Joe Lieberman, who served as a Democratic senator from Connecticut for many years and was once the party's 2000 vice presidential nominee, is one of the key finalists to be named the next director of the FBI and the prospect is upsetting many of his former colleagues.
President Donald Trump answered in the affirmative when asked Thursday if Lieberman was under consideration. The position is open after the chief executive abruptly fired the previous FBI director, James Comey, allegedly out of frustration with the agency's ongoing investigation of Trump officials' ties to the Russian Federation.
The president also has been accused of trying to pressure Comey into ending the FBI's investigation of Mike Flynn, the former general who headed the National Security Council until he was forced to resign after he was revealed to have lied about his conversations with Russian officials. Trump denied that he had done so in a Thursday news conference.
According to the New York Times, several high-level Trump aides have been urging him not to appoint Lieberman, citing the former senator's lack of federal law enforcement experience and his political background. It's not certain that Lieberman will get the FBI job, but was spotted leaving the White House on Wednesday.
Liberman has many Republican fans who appreciate his strong support of former president George W. Bush's Iraq invasion as well as his 2008 endorsement of John McCain, the GOP's presidential nominee that year.

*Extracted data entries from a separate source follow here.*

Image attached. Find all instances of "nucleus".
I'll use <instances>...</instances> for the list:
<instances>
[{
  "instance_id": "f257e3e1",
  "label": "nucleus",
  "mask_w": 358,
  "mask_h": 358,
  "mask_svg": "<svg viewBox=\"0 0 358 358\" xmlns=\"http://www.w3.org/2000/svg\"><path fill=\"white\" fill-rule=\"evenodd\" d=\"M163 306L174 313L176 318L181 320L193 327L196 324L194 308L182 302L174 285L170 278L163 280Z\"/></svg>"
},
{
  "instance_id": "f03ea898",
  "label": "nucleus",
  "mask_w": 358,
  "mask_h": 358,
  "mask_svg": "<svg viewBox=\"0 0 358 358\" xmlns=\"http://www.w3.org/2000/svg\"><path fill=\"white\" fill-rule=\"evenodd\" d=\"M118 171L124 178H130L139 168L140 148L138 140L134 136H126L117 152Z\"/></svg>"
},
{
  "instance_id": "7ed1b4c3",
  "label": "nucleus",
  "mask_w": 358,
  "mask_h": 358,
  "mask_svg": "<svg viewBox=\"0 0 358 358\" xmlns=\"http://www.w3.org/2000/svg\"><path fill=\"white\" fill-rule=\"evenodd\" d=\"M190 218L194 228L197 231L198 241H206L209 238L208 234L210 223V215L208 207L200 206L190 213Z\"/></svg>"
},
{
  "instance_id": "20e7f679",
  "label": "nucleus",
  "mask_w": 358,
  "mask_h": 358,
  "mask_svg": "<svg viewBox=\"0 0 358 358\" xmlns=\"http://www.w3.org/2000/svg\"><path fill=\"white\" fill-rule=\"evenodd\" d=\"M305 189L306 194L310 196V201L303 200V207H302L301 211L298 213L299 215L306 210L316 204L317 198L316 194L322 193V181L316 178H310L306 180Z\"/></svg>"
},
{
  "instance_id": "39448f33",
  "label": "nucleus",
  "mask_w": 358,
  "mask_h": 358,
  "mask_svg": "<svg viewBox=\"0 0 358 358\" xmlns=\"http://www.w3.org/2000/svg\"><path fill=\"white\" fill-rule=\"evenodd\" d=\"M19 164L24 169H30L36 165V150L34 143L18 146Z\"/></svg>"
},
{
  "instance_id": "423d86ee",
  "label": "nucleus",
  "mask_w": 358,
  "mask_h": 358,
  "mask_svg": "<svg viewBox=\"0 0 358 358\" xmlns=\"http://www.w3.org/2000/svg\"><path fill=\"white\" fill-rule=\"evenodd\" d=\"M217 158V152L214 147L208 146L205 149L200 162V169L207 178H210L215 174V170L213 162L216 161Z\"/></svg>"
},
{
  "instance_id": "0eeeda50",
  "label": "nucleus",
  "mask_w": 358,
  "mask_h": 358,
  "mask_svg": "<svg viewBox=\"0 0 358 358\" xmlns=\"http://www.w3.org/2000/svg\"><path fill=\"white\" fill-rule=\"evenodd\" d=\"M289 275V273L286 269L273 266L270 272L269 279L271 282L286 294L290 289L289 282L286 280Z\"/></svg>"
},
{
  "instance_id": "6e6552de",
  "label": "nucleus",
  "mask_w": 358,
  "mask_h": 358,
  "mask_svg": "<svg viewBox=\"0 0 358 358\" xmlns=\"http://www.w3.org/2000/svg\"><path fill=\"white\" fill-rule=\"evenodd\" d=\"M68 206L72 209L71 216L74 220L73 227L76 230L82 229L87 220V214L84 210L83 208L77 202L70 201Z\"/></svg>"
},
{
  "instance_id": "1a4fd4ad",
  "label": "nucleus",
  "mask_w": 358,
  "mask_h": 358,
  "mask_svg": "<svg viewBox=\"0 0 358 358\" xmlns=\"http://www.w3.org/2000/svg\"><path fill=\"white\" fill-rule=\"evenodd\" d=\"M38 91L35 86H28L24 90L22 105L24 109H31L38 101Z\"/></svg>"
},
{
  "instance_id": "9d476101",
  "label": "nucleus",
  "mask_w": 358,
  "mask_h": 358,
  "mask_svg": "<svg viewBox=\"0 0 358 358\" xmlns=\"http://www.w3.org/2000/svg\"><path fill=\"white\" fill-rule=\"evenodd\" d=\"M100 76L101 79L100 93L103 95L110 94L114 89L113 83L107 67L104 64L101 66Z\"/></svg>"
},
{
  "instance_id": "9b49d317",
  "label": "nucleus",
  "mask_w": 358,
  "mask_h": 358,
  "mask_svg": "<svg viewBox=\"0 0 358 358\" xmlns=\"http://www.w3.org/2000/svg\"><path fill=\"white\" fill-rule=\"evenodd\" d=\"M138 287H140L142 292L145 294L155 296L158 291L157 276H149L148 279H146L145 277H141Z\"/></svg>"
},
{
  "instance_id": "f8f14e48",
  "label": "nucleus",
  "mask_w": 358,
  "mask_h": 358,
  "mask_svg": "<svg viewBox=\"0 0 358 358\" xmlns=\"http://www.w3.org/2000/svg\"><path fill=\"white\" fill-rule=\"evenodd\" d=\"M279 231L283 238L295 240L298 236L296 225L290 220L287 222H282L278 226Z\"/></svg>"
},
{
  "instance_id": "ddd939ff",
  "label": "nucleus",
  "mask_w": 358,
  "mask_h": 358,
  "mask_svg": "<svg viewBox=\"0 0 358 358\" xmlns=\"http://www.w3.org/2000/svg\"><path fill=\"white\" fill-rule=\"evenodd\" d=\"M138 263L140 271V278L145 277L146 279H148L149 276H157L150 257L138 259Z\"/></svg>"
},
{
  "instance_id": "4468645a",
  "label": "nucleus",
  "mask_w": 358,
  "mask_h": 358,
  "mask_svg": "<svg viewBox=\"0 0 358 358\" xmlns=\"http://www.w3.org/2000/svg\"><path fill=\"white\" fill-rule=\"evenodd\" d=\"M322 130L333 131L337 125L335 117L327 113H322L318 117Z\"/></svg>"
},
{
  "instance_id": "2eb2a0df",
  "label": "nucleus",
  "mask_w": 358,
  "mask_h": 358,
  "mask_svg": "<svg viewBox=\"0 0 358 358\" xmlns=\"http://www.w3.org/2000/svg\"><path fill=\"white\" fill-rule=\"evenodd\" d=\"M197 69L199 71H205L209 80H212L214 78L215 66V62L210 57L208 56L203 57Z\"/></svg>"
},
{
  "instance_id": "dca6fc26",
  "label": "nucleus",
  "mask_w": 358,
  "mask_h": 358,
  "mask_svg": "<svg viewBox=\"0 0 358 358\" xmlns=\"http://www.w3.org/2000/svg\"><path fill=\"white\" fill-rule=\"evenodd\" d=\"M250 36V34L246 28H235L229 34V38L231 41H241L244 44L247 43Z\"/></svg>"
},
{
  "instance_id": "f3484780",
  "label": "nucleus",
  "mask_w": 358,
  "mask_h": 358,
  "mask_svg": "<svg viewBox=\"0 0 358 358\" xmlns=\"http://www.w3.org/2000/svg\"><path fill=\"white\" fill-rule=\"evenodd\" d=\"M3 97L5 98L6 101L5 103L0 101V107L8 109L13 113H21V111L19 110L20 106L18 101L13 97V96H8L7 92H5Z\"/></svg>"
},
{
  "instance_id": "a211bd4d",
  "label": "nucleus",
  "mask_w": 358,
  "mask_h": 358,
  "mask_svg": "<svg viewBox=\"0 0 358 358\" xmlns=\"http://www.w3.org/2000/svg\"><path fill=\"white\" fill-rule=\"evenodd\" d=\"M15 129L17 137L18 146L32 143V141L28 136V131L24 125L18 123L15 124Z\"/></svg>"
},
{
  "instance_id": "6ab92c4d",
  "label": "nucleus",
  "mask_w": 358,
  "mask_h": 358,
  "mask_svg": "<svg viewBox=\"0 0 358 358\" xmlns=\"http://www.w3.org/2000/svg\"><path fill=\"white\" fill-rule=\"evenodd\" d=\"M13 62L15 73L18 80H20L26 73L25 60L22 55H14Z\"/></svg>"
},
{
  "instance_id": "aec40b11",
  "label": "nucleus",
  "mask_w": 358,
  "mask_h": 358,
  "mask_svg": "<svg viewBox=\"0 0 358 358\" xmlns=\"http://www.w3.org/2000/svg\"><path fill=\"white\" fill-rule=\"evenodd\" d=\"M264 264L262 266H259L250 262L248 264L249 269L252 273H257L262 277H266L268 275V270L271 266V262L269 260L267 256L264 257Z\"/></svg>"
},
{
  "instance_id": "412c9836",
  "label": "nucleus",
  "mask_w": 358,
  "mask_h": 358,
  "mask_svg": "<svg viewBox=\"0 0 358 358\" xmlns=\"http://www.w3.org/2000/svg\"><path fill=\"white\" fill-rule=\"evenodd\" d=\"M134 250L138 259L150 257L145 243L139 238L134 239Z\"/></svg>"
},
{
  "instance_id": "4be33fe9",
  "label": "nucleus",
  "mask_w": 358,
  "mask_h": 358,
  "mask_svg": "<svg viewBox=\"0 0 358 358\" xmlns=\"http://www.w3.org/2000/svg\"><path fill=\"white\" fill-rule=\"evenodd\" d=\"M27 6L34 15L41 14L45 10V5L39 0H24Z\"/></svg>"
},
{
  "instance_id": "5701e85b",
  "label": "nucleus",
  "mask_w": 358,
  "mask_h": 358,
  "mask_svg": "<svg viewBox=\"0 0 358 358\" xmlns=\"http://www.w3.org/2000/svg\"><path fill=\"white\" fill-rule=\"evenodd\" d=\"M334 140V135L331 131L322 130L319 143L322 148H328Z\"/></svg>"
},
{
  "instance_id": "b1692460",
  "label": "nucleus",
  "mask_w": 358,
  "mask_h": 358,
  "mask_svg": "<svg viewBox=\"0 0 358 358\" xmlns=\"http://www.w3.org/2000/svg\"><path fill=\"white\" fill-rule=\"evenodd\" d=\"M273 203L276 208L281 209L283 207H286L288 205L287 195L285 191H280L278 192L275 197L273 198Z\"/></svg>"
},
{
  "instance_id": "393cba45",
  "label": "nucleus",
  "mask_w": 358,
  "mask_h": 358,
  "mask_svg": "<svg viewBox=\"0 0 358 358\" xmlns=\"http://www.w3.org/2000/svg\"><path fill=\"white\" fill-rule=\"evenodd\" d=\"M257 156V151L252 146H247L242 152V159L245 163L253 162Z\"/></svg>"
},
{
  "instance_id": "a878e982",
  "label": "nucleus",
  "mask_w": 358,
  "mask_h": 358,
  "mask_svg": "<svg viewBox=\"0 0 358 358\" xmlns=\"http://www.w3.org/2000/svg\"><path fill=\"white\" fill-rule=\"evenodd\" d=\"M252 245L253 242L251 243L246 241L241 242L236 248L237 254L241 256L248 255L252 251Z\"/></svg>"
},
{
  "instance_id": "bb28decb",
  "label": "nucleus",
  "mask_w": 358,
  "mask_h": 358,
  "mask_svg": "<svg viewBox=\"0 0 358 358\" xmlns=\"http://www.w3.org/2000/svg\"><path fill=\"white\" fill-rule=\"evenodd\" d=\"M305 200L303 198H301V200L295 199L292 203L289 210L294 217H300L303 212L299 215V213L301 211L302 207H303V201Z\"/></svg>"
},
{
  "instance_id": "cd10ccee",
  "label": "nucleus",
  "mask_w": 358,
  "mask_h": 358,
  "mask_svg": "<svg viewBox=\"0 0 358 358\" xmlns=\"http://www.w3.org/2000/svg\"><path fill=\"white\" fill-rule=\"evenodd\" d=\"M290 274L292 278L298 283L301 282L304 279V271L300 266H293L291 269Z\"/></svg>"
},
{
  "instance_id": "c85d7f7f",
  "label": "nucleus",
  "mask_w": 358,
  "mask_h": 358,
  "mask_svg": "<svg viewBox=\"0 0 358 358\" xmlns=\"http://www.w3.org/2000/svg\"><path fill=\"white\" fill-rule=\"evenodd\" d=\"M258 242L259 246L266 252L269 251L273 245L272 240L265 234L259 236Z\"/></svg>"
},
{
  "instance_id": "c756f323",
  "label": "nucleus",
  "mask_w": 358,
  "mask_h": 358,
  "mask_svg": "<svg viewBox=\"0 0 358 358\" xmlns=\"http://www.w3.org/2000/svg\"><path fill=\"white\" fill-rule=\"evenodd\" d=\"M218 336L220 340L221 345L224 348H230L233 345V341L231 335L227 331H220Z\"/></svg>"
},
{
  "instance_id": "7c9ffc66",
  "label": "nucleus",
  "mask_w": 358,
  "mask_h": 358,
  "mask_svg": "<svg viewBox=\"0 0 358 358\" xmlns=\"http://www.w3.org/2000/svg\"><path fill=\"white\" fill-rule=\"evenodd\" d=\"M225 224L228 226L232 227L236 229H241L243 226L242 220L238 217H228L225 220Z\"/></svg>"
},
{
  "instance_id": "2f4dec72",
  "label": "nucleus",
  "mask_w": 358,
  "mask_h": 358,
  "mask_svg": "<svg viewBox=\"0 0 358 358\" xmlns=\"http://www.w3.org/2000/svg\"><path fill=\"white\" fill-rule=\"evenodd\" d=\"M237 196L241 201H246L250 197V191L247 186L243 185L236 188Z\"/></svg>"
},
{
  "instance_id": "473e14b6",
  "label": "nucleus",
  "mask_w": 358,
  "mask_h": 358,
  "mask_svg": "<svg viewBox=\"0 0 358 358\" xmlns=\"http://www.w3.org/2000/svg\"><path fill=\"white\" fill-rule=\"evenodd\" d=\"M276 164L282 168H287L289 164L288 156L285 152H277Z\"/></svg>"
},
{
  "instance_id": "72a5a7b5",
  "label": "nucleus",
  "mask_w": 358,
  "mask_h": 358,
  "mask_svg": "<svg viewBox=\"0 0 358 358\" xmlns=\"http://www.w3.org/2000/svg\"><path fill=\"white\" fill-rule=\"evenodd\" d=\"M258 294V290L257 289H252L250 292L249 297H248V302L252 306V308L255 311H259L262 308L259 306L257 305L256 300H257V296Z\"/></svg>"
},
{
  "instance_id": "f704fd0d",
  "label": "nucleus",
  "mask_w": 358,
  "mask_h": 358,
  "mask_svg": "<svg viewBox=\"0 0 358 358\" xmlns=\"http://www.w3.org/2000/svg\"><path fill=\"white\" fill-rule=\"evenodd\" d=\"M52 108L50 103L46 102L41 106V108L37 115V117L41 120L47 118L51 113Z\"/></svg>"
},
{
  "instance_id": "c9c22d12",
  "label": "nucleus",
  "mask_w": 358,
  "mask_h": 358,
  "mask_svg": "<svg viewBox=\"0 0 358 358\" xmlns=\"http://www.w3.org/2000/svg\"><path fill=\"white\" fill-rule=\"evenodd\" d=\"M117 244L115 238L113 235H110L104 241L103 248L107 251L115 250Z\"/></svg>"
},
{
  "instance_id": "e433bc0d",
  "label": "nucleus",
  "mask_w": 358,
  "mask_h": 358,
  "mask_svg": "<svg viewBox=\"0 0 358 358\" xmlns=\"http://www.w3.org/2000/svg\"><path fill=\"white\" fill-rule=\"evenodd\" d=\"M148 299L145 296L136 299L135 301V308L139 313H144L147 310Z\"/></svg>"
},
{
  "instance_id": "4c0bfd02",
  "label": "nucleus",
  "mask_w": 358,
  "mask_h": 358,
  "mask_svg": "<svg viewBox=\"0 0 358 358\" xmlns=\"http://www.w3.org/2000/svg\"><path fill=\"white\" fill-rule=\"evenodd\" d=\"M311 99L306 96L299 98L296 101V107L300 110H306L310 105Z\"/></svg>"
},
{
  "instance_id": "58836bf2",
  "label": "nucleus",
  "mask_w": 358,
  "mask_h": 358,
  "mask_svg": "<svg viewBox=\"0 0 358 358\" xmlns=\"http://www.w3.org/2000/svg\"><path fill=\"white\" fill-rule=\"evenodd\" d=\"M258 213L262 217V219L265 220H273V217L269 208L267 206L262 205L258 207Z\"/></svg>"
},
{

"Joe Lieberman is probably the only person that could get 100 votes in the Senate," Texas Sen. John Cornyn proclaimed on Thursday.
That confident prediction is certainly incorrect. In an interview with Politico, Sen. Sherrod Brown, D-Ohio, went on a long disquisition about his many problems with Lieberman, including his undermining of former president Barack Obama's nuclear deal with Iran.
Many liberal activists were so incensed with Lieberman's departures from Democratic orthodoxies that they successfully defeated him in his 2006 party primary. Lieberman ran as an independent and won re-election, however.
Brown and other Democrats have also cited Lieberman's current employment with Kasowitz Benson Torres & Friedman, a law firm that has long represented the president in legal disputes.
While he is widely disliked by progressives, Lieberman also may not find much support from more centrist Democrats, his long-time allies who have defended him over the years as he faced attacks from the political left.
“Any other time, man, Joe is an excellent, excellent, choice,” Sen. Joe Manchin of West Virginia told Politico.
According to the Times, if Lieberman were nominated and approved, he may not intend to serve the full 10-year term of an FBI director.